### Document segment
__________

|
Hello,
I'm encountering an issue when running the daos cont create command on my DAOS setup. The command fails with a "Transport layer mercury error." Below are the details of the error and my setup:
Command and Error Message:
[root@client2 ~]# daos cont create tank --label mycont
external ERR # [5323.920594] mercury->msg: [error] /builddir/build/BUILD/mercury-2.1.0rc4/src/na/na_ofi.c:3047
# na_ofi_msg_send(): fi_tsend() failed, rc: -2 (No such file or directory)
external ERR # [5323.921055] mercury->hg: [error] /builddir/build/BUILD/mercury-2.1.0rc4/src/mercury_core.c:2727
# hg_core_forward_na(): Could not post send for input buffer (NA_NOENTRY)

__________

(Spatial question entries)
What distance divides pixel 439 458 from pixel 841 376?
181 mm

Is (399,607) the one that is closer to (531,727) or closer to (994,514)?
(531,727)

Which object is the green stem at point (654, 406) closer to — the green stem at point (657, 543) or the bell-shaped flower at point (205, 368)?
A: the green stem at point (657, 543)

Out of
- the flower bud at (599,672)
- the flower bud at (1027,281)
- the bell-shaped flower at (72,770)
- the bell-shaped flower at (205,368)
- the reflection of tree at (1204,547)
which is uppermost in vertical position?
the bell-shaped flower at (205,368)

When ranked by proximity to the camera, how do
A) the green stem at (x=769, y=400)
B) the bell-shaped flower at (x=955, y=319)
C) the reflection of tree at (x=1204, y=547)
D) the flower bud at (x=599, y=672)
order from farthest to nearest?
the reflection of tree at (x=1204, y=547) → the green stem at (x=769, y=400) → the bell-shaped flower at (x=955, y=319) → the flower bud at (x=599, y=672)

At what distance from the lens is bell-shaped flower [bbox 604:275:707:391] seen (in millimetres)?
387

__________

Transcribe the forum post about the DAOS container creation error word for word, from start to finish. None of the entries have anything to do with the forum post.

|
Hello,
I'm encountering an issue when running the daos cont create command on my DAOS setup. The command fails with a "Transport layer mercury error." Below are the details of the error and my setup:
Command and Error Message:
[root@client2 ~]# daos cont create tank --label mycont
external ERR # [5323.920594] mercury->msg: [error] /builddir/build/BUILD/mercury-2.1.0rc4/src/na/na_ofi.c:3047
# na_ofi_msg_send(): fi_tsend() failed, rc: -2 (No such file or directory)
external ERR # [5323.921055] mercury->hg: [error] /builddir/build/BUILD/mercury-2.1.0rc4/src/mercury_core.c:2727
# hg_core_forward_na(): Could not post send for input buffer (NA_NOENTRY)